Project Summary
Frequency is a browser-based action/puzzle game built with Vite, Phaser, and Tone.js. The project began as an experiment in combining my background in music, sound design, and interactive development into a small but polished web game that could run directly in the browser on desktop and mobile devices. The game is playable through GitHub Pages and can also be run locally using a standard Node/Vite development workflow.
The central idea behind Frequency is built around sound, signal, and resonance. The player controls Signal, a small glowing character who moves through abstract, musical environments and uses a tuning mechanic to interact with the world. Rather than treating audio as a layer added after the game was designed, the project was developed around the idea that music and gameplay could share the same language: timing, tuning, tension, release, and harmonic resolution.
Music + Audio
Music and audio were central to the design of Frequency. The opening and ending scenes feature original algorithmic music programmed directly in Tone.js, reinforcing the game’s focus on signal, resonance, and procedural systems.
For the gameplay music, I created a dark, minimalist arrangement of “Closer” by Nine Inch Nails. I initially attempted to generate the arrangement procedurally in the browser from MIDI data, with each voice handled through Tone.js. While that approach fit the concept of the game, it created performance issues once the music and gameplay systems were running simultaneously.
I ultimately moved the MIDI material into Logic Pro, rebuilt the arrangement voice-by-voice, and shaped the parts to better match the game’s visual and emotional tone. The completed track was exported as a WAV file, then played and looped in-game using Tone.js.

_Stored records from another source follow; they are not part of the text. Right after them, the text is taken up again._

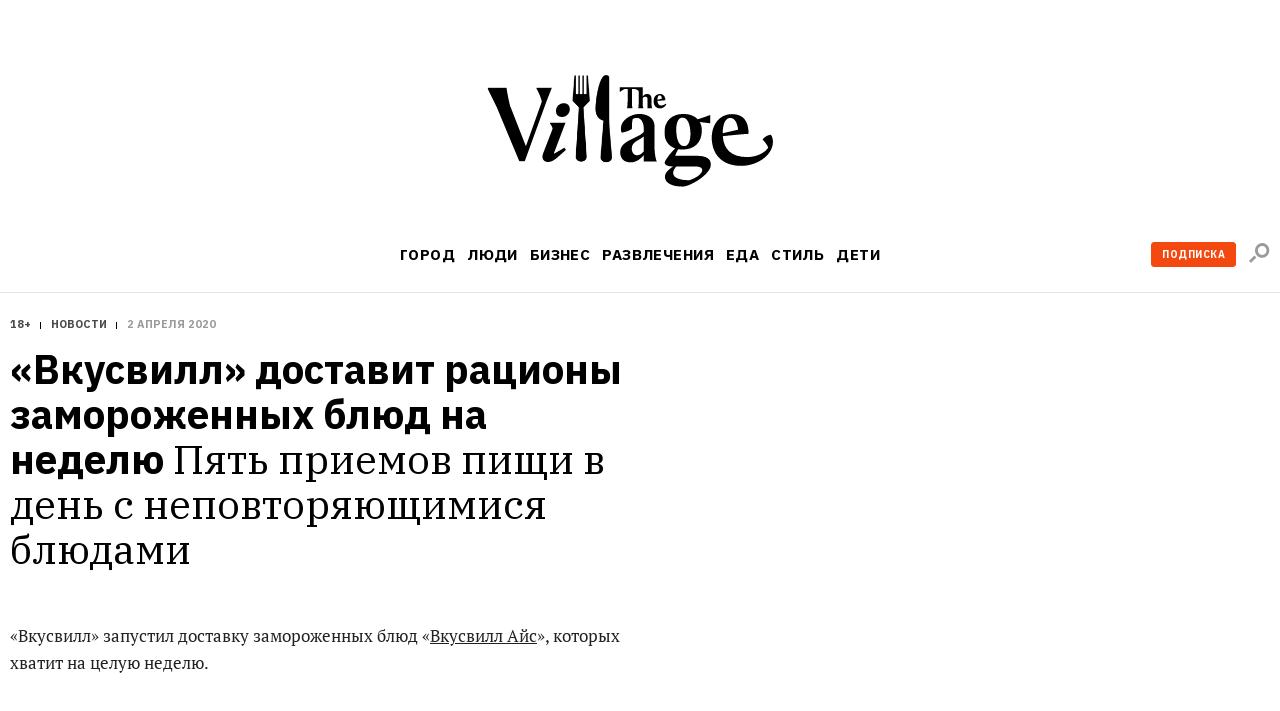

--- FILE ---
content_type: text/plain
request_url: https://www.google-analytics.com/j/collect?v=1&_v=j102&a=339333776&t=pageview&_s=1&dl=https%3A%2F%2Fwww.the-village.ru%2Ffood%2Fnews%2F378489-vkusvill-ice-week&dp=%2Ffood%2Fnews%2F378489-vkusvill-ice-week&ul=en-us%40posix&dt=%C2%AB%D0%92%D0%BA%D1%83%D1%81%D0%B2%D0%B8%D0%BB%D0%BB%C2%BB%20%D0%B4%D0%BE%D1%81%D1%82%D0%B0%D0%B2%D0%B8%D1%82%20%D1%80%D0%B0%D1%86%D0%B8%D0%BE%D0%BD%D1%8B%20%D0%B7%D0%B0%D0%BC%D0%BE%D1%80%D0%BE%D0%B6%D0%B5%D0%BD%D0%BD%D1%8B%D1%85%20%D0%B1%D0%BB%D1%8E%D0%B4%20%D0%BD%D0%B0%20%D0%BD%D0%B5%D0%B4%D0%B5%D0%BB%D1%8E&sr=1280x720&vp=1280x720&_u=YEBAAAABAAAAAC~&jid=252808456&gjid=1333154984&cid=1212351317.1768932930&tid=UA-2116764-12&_gid=464518074.1768932930&_r=1&_slc=1&gtm=45He61e1n81KR29WMSv813587322za200zd813587322&cg1=%D0%9C%D0%BE%D1%81%D0%BA%D0%B2%D0%B0&cd1=%D0%A3%D0%BB%D1%8C%D1%8F%D0%BD%D0%B0%20%D0%91%D0%BE%D0%BD%D0%B4%D0%B0%D1%80%D0%B5%D0%BD%D0%BA%D0%BE&cd2=(no%20set)&cd3=%D0%A3%D0%BB%D1%8C%D1%8F%D0%BD%D0%B0%20%D0%91%D0%BE%D0%BD%D0%B4%D0%B0%D1%80%D0%B5%D0%BD%D0%BA%D0%BE&cd4=04-02-20&gcd=13l3l3l3l1l1&dma=0&tag_exp=103116026~103200004~104527907~104528501~104684208~104684211~105391252~115616985~115938466~115938469~117041587&z=182120614
body_size: -450
content:
2,cG-LRDJB2W7C9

To keep the music connected to gameplay, I added a real-time filtering effect during the player death and respawn sequence. When Signal loses a life, the upper and upper-mid frequencies of the music are temporarily rolled off, creating a muffled effect that makes the moment feel disorienting — as if the character has been knocked out of phase before returning to the world.
Design + Development
Visually, the game takes inspiration from minimalist arcade games, atmospheric puzzle platformers, and abstract musical interfaces. I wanted the world to feel like a space between noise and broken signal paths; simple enough to read quickly during gameplay, but expressive enough to support a larger emotional tone.
From a development standpoint, Frequency was built as a modern front-end web project using Vite for fast iteration and production builds, Phaser for the core game loop and rendering, and Tone.js for browser-based synthesized audio. The project includes keyboard, gamepad, and mobile touch controls, along with a virtual gamepad overlay for phone and tablet play. Because mobile browsers require a user gesture before audio can begin, the game also accounts for web audio startup behavior during title-screen and gameplay transitions.
As the project grew, I began migrating level design into Tiled, allowing levels to be authored visually and exported as runtime .tmj maps. This made the level-building process more scalable and gave me a cleaner workflow for defining static boundaries, platforms, gravity zones, tuner nodes, player spawn points, and enemy paths. The game automatically discovers exported level maps through a Vite-powered manifest, which makes it easier to add new playable levels without manually wiring each one into the codebase.
A major part of the process involved designing around the constraints of browser deployment. The game needed to work in a desktop browser, adapt to mobile screens, support fullscreen-style play where possible, and remain easy to distribute without an app store. GitHub Pages became a natural release target because it allowed the project to be published as a lightweight playable web game while keeping the source code and deployment process tied to a standard Git-based workflow.
Frequency is still a compact project, but it represents a meaningful intersection of several areas of my work: music composition, sound design, game design, web development, interactive systems, and creative technology. It gave me a chance to build a complete playable experience from the ground up while exploring how sound can become more than atmosphere — it can become the organizing principle of the game itself.